SOURCE EXTRACT:
++++++
If this test is carried out regularly, and if the period during which the fluid remains
stationary is kept constant, it is possible to follow the evolution of the physical
property of the drilling fluid thixotropy, and particularly the evolution of the gel
strength, during the fluid's life in the well.
[0019] Figure 2
b shows the evolution of the fluid pressure measured by sensor (50) from the number
of pump cycles
N of pump (22) measured by sensor (48) with the fluid being stationary. The curve (60)
shows the evolution of the pressure for a non-gelled fluid. The curve reaches its
asymptotic value
pa showing the pressure drop in the drill string and in the annulus corresponding to
the smallest flow rate of the fluid. The curve (62) shows the evolution of the pressure
related to the number of pump strokes
N, for a gelled fluid and the resumption of circulation. The drill string is stationary.
The pressure reaches a peak (64) when the number of pump strokes is equal to 8, when
a certain amount of fluid is injected in the drill string. Before reaching this peak
the gelled fluid is stationary. When maximum pressure is reached, the gel breaks,
and pressure drops rapidly (curve 66) to reach the asymptotic value
pa. The highest pressure
pm corresponds to the gel strength of the gelled fluid The maximum value varies from
the degree of gelation of the gel, which increases rapidly when circulation of the
fluid stops to reach a stabilised value after a while.
++++++
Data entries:
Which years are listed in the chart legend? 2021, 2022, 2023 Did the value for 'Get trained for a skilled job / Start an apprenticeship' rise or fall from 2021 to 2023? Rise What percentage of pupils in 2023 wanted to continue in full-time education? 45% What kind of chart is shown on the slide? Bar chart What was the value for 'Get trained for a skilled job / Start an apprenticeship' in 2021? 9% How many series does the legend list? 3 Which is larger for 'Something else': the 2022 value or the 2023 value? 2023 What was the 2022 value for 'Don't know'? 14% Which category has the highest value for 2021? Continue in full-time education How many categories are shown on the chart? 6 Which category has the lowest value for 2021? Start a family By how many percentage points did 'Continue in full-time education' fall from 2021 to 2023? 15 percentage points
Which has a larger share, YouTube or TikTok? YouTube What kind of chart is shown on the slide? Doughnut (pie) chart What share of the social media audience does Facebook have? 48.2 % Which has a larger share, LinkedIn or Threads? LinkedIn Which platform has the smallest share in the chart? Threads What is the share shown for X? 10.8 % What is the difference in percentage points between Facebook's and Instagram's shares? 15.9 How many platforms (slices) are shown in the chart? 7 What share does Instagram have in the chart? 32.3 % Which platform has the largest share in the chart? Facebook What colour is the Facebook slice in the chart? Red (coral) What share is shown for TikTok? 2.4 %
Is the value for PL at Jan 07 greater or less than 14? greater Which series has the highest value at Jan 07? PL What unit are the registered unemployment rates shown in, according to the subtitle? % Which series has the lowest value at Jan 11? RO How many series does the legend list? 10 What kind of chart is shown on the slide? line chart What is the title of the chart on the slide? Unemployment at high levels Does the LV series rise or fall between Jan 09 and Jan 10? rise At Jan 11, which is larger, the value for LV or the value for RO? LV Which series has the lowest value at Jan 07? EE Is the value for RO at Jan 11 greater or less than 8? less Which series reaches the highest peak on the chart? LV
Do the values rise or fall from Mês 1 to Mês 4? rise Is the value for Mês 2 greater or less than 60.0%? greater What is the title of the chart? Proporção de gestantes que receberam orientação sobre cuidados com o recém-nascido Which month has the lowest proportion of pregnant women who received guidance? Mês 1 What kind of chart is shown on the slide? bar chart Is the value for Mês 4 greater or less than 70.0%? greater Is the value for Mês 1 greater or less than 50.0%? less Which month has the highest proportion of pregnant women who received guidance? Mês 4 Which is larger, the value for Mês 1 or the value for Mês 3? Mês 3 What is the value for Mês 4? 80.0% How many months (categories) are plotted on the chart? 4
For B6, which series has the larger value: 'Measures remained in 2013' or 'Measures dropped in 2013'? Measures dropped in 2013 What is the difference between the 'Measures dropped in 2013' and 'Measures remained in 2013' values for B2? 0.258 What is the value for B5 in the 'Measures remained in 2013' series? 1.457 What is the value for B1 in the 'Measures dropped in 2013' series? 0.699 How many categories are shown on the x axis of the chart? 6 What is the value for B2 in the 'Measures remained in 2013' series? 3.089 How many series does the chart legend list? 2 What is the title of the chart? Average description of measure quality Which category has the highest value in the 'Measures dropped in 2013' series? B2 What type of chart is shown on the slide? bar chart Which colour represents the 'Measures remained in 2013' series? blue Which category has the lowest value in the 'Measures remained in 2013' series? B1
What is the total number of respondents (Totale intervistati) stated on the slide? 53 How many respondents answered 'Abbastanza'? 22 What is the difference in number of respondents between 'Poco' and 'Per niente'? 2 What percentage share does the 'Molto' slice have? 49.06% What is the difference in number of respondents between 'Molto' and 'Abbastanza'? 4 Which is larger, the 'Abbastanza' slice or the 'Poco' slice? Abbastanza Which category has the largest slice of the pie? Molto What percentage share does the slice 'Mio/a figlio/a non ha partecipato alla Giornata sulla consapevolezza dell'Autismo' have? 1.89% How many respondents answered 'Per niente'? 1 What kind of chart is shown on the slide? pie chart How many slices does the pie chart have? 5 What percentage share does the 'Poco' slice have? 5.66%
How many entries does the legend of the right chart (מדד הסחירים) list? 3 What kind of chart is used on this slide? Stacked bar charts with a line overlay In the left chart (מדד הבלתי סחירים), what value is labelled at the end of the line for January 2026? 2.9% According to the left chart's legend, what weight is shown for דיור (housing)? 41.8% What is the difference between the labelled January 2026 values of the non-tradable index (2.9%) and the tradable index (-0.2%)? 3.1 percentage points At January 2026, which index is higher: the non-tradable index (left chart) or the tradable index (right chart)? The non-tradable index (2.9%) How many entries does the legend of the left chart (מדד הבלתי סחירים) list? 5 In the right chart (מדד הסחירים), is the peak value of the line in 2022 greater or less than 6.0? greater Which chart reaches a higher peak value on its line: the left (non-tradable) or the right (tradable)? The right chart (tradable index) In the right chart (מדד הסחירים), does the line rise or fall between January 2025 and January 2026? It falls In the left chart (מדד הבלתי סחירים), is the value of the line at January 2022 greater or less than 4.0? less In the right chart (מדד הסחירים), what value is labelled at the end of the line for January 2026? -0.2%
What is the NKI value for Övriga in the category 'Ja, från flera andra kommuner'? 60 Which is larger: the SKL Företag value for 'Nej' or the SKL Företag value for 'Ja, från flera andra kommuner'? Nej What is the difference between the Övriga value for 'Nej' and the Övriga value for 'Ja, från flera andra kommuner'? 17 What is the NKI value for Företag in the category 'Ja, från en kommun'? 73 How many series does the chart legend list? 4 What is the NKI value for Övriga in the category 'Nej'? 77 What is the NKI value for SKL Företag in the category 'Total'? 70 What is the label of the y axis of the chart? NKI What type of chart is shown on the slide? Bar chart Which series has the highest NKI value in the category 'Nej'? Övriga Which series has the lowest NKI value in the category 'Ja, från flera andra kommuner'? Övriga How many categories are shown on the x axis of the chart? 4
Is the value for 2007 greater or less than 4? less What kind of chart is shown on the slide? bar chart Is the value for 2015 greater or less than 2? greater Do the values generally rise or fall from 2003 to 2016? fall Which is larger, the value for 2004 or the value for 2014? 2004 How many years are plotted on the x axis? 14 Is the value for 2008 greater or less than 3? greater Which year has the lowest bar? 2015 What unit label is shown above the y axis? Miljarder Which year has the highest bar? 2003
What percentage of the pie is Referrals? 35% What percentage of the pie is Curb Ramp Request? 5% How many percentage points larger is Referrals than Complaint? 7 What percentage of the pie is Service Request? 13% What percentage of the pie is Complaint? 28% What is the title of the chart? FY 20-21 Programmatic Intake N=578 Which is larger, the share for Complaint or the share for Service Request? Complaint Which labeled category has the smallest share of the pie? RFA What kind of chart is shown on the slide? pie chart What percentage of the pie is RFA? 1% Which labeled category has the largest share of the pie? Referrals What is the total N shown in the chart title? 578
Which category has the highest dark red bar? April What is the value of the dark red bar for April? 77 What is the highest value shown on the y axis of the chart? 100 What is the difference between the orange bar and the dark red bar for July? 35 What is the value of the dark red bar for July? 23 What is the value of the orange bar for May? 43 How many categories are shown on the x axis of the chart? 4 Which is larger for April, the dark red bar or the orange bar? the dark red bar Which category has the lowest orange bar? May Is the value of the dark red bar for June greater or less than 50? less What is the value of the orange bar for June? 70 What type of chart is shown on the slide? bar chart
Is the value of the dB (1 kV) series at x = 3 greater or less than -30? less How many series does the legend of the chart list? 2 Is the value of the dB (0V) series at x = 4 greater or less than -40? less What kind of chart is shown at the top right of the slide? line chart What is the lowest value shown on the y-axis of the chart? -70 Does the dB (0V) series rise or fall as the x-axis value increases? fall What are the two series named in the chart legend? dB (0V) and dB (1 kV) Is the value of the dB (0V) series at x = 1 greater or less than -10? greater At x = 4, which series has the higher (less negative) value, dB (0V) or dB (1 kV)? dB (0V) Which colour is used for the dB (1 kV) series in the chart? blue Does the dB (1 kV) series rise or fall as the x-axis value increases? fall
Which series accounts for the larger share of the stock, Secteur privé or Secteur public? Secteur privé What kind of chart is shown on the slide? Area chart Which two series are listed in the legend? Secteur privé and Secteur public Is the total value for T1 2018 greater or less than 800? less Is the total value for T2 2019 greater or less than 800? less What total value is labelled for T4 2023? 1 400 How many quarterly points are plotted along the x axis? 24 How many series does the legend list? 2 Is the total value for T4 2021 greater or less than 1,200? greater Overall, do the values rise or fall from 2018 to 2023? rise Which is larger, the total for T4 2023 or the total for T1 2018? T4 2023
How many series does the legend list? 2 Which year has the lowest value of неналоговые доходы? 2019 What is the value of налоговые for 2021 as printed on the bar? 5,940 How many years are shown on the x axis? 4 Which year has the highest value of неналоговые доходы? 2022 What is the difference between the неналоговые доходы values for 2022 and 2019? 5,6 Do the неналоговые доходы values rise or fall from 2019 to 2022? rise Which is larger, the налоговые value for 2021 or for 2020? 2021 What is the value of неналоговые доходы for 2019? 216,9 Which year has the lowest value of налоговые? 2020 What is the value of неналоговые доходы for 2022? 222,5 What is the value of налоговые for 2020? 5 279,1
++++++
PROBLEMS AND TASKS:
1. According to the drilling fluid passage, at what number of pump strokes does the pressure reach peak (64)?
2. Reproduce the drilling fluid passage starting with "If this test" and going on through "string is stationary.", renaming "drill string" to "drillpipe" throughout.
3. Carry the drilling fluid passage further from its final sentence, keeping its technical style.

TASK RESULTS:
1. The pressure reaches peak (64) when the number of pump strokes is equal to 8.

2.
If this test is carried out regularly, and if the period during which the fluid remains
stationary is kept constant, it is possible to follow the evolution of the physical
property of the drilling fluid thixotropy, and particularly the evolution of the gel
strength, during the fluid's life in the well.
[0019] Figure 2
b shows the evolution of the fluid pressure measured by sensor (50) from the number
of pump cycles
N of pump (22) measured by sensor (48) with the fluid being stationary. The curve (60)
shows the evolution of the pressure for a non-gelled fluid. The curve reaches its
asymptotic value
pa showing the pressure drop in the drillpipe and in the annulus corresponding to
the smallest flow rate of the fluid. The curve (62) shows the evolution of the pressure
related to the number of pump strokes
N, for a gelled fluid and the resumption of circulation. The drillpipe is stationary.

3.
[0020] To compare the gel strength of two types of fluids, or to follow the evolution of
the gel strength of a gelled fluid during its utilization, the successive pressure
tests (curve 62, Figure 2
b) must be done while the fluid is stationary during a relatively constant period of
time before each test. The rising part between N=0 and N=8 shows the elasticity and
compressibility of the gelled fluid. Curve (68) shows the evolution of the pressure
for the same gelled fluid as in curve (62) but the drill string is rotating at more
or less constant speed. If the rotation speed of the drill string is fairly low, and
the fluid inside the drill string is considered as turning together with the drill
string when the fluid in the annulus is agitated, the gel in the annulus is broken.
The difference in the pressure indicated in (70) in Figure 2
b is then the gel strength of the gelled fluid in the drill string. The difference
of pressure
pm-pa, indicated at (72), indicates the static gel strength of the gelled fluid in the
drill string and in the annulus.
[0021] The following Figures illustrate the invention with measurements taken during drilling
operations. The diagrams of Figures 3 and 5 were recorded as per time and indicated
in seconds. The pump is started again at time
t₀ at slow speed with a small flow. From time
t₁ the number of pump strokes increases.
[0022] Figure 3
b, which shows the flow
Q in relation to time, is no less than the integral of the number of pump cycles of
Figure 3
a in relation to time. The flow is indicated in litres per minute. Between time
t₀ and
t₁ the flow
Q is small and constant. It increases rapidly at time
t₁ to reach stabilisation at a relatively constant value. In Figure 3
c, it can be seen that pressure
p, indicated in MPa, goes to a maximum (80) between time
t₀ and
t₁. This maximum (80) is the yield point of the gelled fluid. Pressure then rises rapidly,
to stabilise at a relatively constant value.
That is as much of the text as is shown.